▸ MATERIAL FOR THIS TASK
------------

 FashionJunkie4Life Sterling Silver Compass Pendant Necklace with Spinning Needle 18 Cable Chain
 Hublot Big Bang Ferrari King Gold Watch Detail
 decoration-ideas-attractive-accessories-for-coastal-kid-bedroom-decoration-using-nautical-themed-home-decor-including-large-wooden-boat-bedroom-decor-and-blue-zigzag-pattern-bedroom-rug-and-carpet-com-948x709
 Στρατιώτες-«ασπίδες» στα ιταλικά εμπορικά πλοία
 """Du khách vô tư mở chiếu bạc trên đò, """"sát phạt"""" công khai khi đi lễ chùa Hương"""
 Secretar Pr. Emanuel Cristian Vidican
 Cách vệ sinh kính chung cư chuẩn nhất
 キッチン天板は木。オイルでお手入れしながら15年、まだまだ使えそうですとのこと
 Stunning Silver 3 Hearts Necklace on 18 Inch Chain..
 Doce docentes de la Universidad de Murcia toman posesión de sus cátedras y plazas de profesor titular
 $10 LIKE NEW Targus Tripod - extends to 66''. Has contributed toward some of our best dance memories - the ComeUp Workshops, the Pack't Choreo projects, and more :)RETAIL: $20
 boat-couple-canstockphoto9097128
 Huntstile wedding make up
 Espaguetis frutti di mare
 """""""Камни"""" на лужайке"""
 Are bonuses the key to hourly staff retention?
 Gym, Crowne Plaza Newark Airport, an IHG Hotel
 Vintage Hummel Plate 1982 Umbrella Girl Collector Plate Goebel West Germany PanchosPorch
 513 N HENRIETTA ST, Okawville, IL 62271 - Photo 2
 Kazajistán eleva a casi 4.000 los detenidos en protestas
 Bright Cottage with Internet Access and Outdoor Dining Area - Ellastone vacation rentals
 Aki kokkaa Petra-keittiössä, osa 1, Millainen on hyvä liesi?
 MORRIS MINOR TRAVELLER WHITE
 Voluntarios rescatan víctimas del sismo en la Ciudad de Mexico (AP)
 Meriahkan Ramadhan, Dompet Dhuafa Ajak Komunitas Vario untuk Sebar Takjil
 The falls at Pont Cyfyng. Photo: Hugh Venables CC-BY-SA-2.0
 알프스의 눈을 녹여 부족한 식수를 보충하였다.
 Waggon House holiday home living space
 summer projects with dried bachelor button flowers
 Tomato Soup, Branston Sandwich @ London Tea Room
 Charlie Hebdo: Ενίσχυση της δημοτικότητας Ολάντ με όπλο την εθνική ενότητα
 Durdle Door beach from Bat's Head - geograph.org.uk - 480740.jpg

------------

▸ PROBLEM DETAILS
Copy the data. Make sure every line matches exactly.

▸ FINISHED TASK
 FashionJunkie4Life Sterling Silver Compass Pendant Necklace with Spinning Needle 18 Cable Chain
 Hublot Big Bang Ferrari King Gold Watch Detail
 decoration-ideas-attractive-accessories-for-coastal-kid-bedroom-decoration-using-nautical-themed-home-decor-including-large-wooden-boat-bedroom-decor-and-blue-zigzag-pattern-bedroom-rug-and-carpet-com-948x709
 Στρατιώτες-«ασπίδες» στα ιταλικά εμπορικά πλοία
 """Du khách vô tư mở chiếu bạc trên đò, """"sát phạt"""" công khai khi đi lễ chùa Hương"""
 Secretar Pr. Emanuel Cristian Vidican
 Cách vệ sinh kính chung cư chuẩn nhất
 キッチン天板は木。オイルでお手入れしながら15年、まだまだ使えそうですとのこと
 Stunning Silver 3 Hearts Necklace on 18 Inch Chain..
 Doce docentes de la Universidad de Murcia toman posesión de sus cátedras y plazas de profesor titular
 $10 LIKE NEW Targus Tripod - extends to 66''. Has contributed toward some of our best dance memories - the ComeUp Workshops, the Pack't Choreo projects, and more :)RETAIL: $20
 boat-couple-canstockphoto9097128
 Huntstile wedding make up
 Espaguetis frutti di mare
 """""""Камни"""" на лужайке"""
 Are bonuses the key to hourly staff retention?
 Gym, Crowne Plaza Newark Airport, an IHG Hotel
 Vintage Hummel Plate 1982 Umbrella Girl Collector Plate Goebel West Germany PanchosPorch
 513 N HENRIETTA ST, Okawville, IL 62271 - Photo 2
 Kazajistán eleva a casi 4.000 los detenidos en protestas
 Bright Cottage with Internet Access and Outdoor Dining Area - Ellastone vacation rentals
 Aki kokkaa Petra-keittiössä, osa 1, Millainen on hyvä liesi?
 MORRIS MINOR TRAVELLER WHITE
 Voluntarios rescatan víctimas del sismo en la Ciudad de Mexico (AP)
 Meriahkan Ramadhan, Dompet Dhuafa Ajak Komunitas Vario untuk Sebar Takjil
 The falls at Pont Cyfyng. Photo: Hugh Venables CC-BY-SA-2.0
 알프스의 눈을 녹여 부족한 식수를 보충하였다.
 Waggon House holiday home living space
 summer projects with dried bachelor button flowers
 Tomato Soup, Branston Sandwich @ London Tea Room
 Charlie Hebdo: Ενίσχυση της δημοτικότητας Ολάντ με όπλο την εθνική ενότητα
 Durdle Door beach from Bat's Head - geograph.org.uk - 480740.jpg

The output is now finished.